Hodge also denies that “Christ suffered Hell.” This charge comes up on the internet against Protestants. Hodge specifically states that “He did not suffer the same sufferings either in kind, degree, or duration, which would have been inflicted on them, but he did suffer precisely that suffering which divine justice demanded of his person standing in their stead. His sufferings were those of a divine person with a human nature” (406).

Sin as macula is not laid on Christ. Sin as reatus is (408).

_Effectual Calling_

Regeneration: it is a conversio habitualis seu passiva, “the change of character in effecting which the soul is the object, not the subject” (449). Conversion is the opposite.

_Justification_

Standard stuff here, but Hodge does a good job contrasting the Protestant and Romish views. 

Rome: we have a first justification for Christ’s sake. We then (maybe?) have a second one through and in proportion to his merit.

We regard justification as a judicial act, they an infusion of grace. We say the merits of Christ are the ground of justification, they the merits are made ours by sanctification. We say faith is the instrument. They the beginning and root.

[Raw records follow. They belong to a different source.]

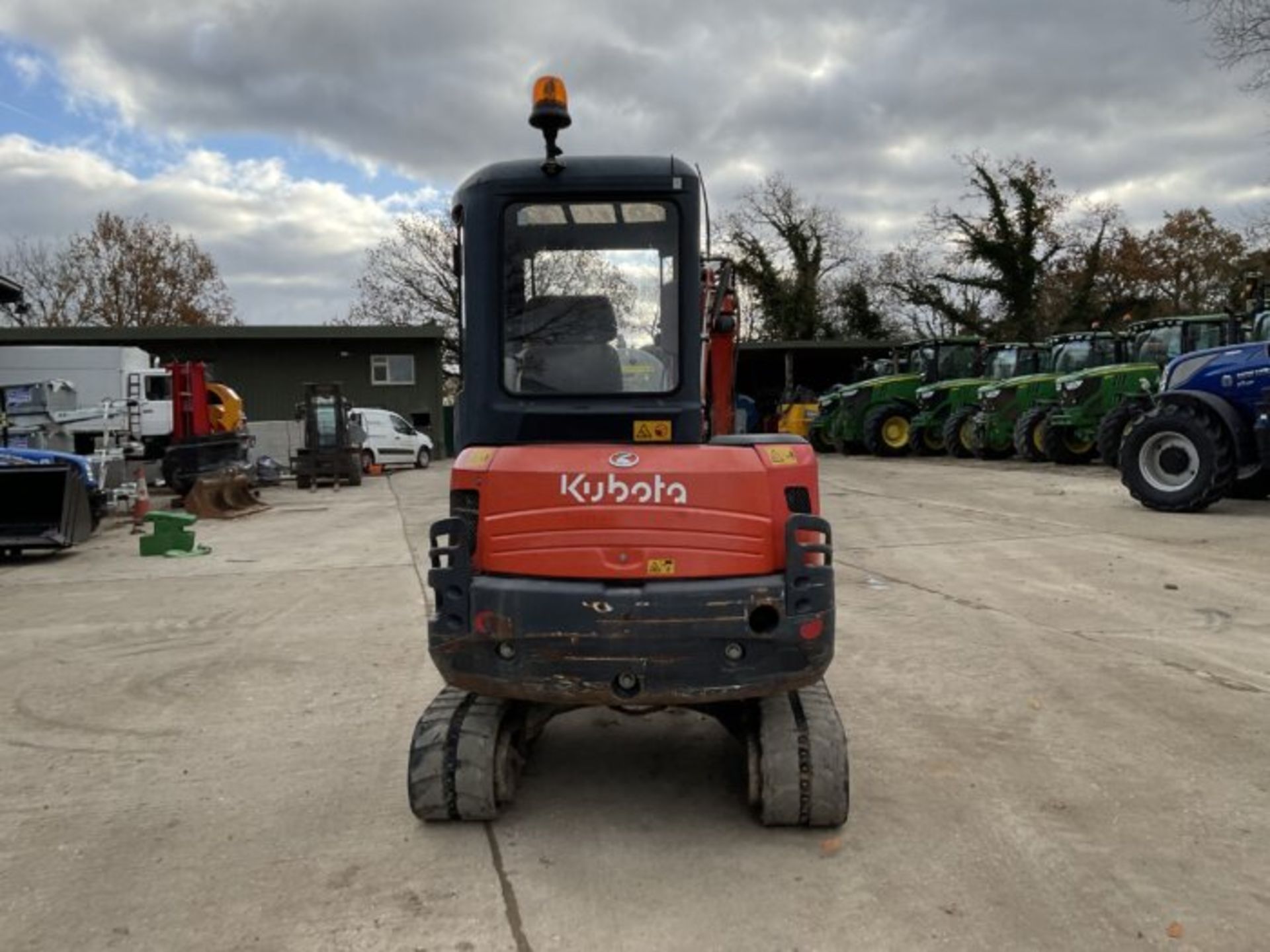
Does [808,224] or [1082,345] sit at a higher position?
[808,224]

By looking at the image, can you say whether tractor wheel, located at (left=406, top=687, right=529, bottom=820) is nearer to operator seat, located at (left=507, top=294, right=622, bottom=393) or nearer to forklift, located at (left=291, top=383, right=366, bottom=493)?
operator seat, located at (left=507, top=294, right=622, bottom=393)

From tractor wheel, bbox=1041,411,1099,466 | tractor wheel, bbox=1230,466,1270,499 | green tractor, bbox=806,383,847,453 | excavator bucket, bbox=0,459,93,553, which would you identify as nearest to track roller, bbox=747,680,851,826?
excavator bucket, bbox=0,459,93,553

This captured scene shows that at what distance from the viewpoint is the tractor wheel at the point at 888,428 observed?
27.0m

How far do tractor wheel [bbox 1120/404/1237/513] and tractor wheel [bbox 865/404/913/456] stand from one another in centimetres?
1421

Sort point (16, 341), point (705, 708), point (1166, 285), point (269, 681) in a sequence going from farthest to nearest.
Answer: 1. point (1166, 285)
2. point (16, 341)
3. point (269, 681)
4. point (705, 708)

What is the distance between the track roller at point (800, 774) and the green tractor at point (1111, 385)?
15.1 m

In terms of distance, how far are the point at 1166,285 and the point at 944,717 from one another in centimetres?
4473

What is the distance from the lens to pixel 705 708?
165 inches

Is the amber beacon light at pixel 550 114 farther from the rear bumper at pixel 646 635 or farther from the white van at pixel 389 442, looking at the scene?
the white van at pixel 389 442

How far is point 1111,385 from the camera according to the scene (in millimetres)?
19094

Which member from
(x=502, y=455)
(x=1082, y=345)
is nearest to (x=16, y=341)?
(x=1082, y=345)

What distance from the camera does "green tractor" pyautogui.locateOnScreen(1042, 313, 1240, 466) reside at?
17719mm

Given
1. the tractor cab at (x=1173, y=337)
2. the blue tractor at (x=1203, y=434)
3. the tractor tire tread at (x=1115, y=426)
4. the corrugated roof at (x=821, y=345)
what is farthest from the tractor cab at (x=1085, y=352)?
the corrugated roof at (x=821, y=345)

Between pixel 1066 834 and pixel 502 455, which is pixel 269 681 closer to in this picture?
pixel 502 455
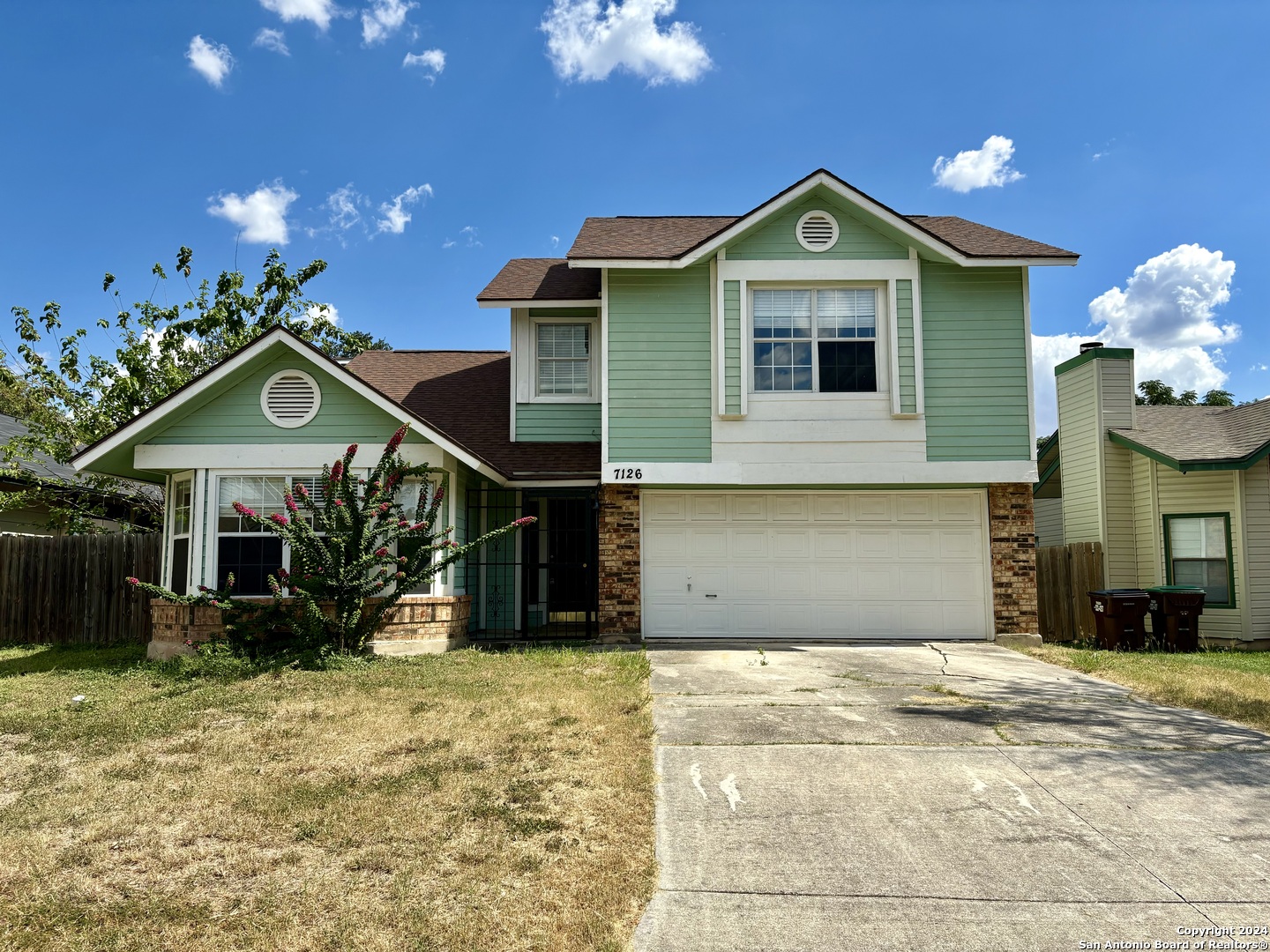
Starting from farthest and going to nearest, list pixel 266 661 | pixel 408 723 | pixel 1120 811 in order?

Reactions: Like 1 | Informative 3


----------



## Pilgrim (May 7, 2020)

Would you say that, if it isn't the best, this is nevertheless the most accessible theology book on Old School (Northern) Presbyterianism? Beyond that, I think most people would find this book to be easier to use than Dabney's Systematic Theology as well.

Doesn't his father's ST have block quotes in Latin? That wouldn't have been a big problem for educated people in that day, but it definitely is in ours. A.A. Hodge puts the cookies on the lower shelves, if not the bottom shelf. 

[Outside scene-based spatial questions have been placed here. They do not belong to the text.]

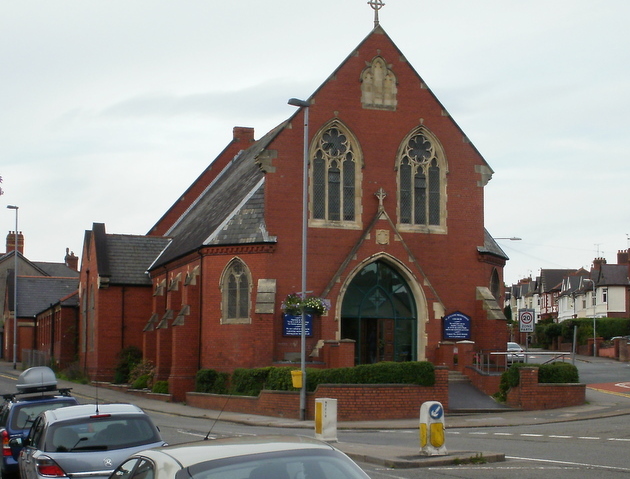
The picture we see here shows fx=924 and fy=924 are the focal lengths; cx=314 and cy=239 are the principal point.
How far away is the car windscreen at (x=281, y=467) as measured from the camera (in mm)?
6207

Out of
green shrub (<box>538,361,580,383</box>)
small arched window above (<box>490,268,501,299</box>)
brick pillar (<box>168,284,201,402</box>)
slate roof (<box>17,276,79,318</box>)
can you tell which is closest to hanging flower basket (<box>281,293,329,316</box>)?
brick pillar (<box>168,284,201,402</box>)

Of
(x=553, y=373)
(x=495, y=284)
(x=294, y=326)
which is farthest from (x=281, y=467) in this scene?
(x=495, y=284)

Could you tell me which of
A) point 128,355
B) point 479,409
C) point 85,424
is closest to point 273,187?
point 479,409

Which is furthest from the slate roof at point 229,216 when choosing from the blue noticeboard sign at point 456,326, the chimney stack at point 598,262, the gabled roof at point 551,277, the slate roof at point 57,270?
the gabled roof at point 551,277

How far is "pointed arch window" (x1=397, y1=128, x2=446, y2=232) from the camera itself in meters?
37.0

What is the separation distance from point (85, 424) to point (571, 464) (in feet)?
27.5

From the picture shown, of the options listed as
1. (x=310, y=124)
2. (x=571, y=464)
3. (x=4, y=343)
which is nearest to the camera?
(x=571, y=464)

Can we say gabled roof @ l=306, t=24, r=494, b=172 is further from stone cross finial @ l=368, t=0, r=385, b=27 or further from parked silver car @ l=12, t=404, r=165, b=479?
parked silver car @ l=12, t=404, r=165, b=479

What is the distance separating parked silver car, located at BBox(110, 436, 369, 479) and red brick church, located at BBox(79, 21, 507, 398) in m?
26.9

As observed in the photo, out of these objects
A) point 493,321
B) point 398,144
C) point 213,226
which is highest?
point 398,144

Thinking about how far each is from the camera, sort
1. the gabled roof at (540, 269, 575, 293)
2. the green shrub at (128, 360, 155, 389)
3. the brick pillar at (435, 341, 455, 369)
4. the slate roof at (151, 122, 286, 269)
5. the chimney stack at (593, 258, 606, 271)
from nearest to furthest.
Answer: the brick pillar at (435, 341, 455, 369), the slate roof at (151, 122, 286, 269), the green shrub at (128, 360, 155, 389), the chimney stack at (593, 258, 606, 271), the gabled roof at (540, 269, 575, 293)

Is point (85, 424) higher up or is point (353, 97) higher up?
point (353, 97)

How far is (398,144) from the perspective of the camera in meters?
37.0

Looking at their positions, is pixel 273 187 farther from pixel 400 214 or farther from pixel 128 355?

I haven't spent a great deal of time with Shedd. His "side projects" are interesting and are one of the main reasons to get the book, probably. But even with it being so large, he seems to neglect some of the basics, or treats them in an unconventional way. If memory serves, Shedd doesn't really have a section on ecclesiology.


----------



## RamistThomist (May 7, 2020)

Pilgrim said:


> Would you say that, if it isn't the best, this is nevertheless the most accessible theology book on Old School (Northern) Presbyterianism? Beyond that, I think most people would find this book to be easier to use than Dabney's Systematic Theology as well.
> 
> Doesn't his father's ST have block quotes in Latin? That wouldn't have been a big problem for educated people in that day, but it definitely is in ours. A.A. Hodge puts the cookies on the lower shelves, if not the bottom shelf.
> 
> I haven't spent a great deal of time with Shedd. His "side projects" are interesting and are one of the main reasons to get the book, probably. But even with it being so large, he seems to neglect some of the basics, or treats them in an unconventional way. If memory serves, Shedd doesn't really have a section on ecclesiology.

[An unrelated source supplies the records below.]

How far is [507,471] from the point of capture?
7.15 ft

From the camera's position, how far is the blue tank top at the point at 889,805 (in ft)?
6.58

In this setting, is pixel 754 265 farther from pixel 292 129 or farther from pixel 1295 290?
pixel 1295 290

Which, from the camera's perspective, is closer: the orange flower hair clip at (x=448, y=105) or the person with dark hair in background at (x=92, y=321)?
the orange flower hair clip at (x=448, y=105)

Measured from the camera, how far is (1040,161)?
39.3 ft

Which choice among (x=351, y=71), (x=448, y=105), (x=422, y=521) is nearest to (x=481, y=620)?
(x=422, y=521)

It's the most accessible. It doesn't have the Latin overload his father had. Dabney's chapters aren't that long, so it, too, is more accessible than people realize. Shedd is supreme, but he is underdeveloped on a number of points.


----------



## Pilgrim (May 7, 2020)

BayouHuguenot said:


> It's the most accessible. It doesn't have the Latin overload his father had. Dabney's chapters aren't that long, so it, too, is more accessible than people realize. Shedd is supreme, but he is underdeveloped on a number of points.



RHB had Shedd at a great price about a year ago, so I finally picked it up, having heard good things about it for a long time. But I haven't taken the time to really delve into it. 

I think A.A. Hodge's "Outlines" was the first Reformed theology book I acquired, unless you count Berkhof's "Summary of Christian Doctrine."


----------



## Taylor (May 7, 2020)

Pilgrim said:


> If memory serves, Shedd doesn't really have a section on ecclesiology.



Neither does (Charles) Hodge. It's a common criticism.

Reactions: Like 1


----------



## Taylor (May 8, 2020)

Pilgrim said:


> If memory serves, Shedd doesn't really have a section on ecclesiology.



Now that I look, I don't think Dabney's does, either. Interesting.


----------



## py3ak (May 8, 2020)

Taylor Sexton said:


> Neither does (Charles) Hodge. It's a common criticism.



Charles Hodge has an extensive discussion on ecclesiastical matters however, in his _Discussions in Church Polity_.

Reactions: Like 1 | Informative 1


----------



## RamistThomist (May 9, 2020)

py3ak said:


> Charles Hodge has an extensive discussion on ecclesiastical matters however, in his _Discussions in Church Polity_.



And Thornwell, while never writing a formal ST, also devoted much attention to polity matters (often in response to Hodge).

Reactions: Like 1


----------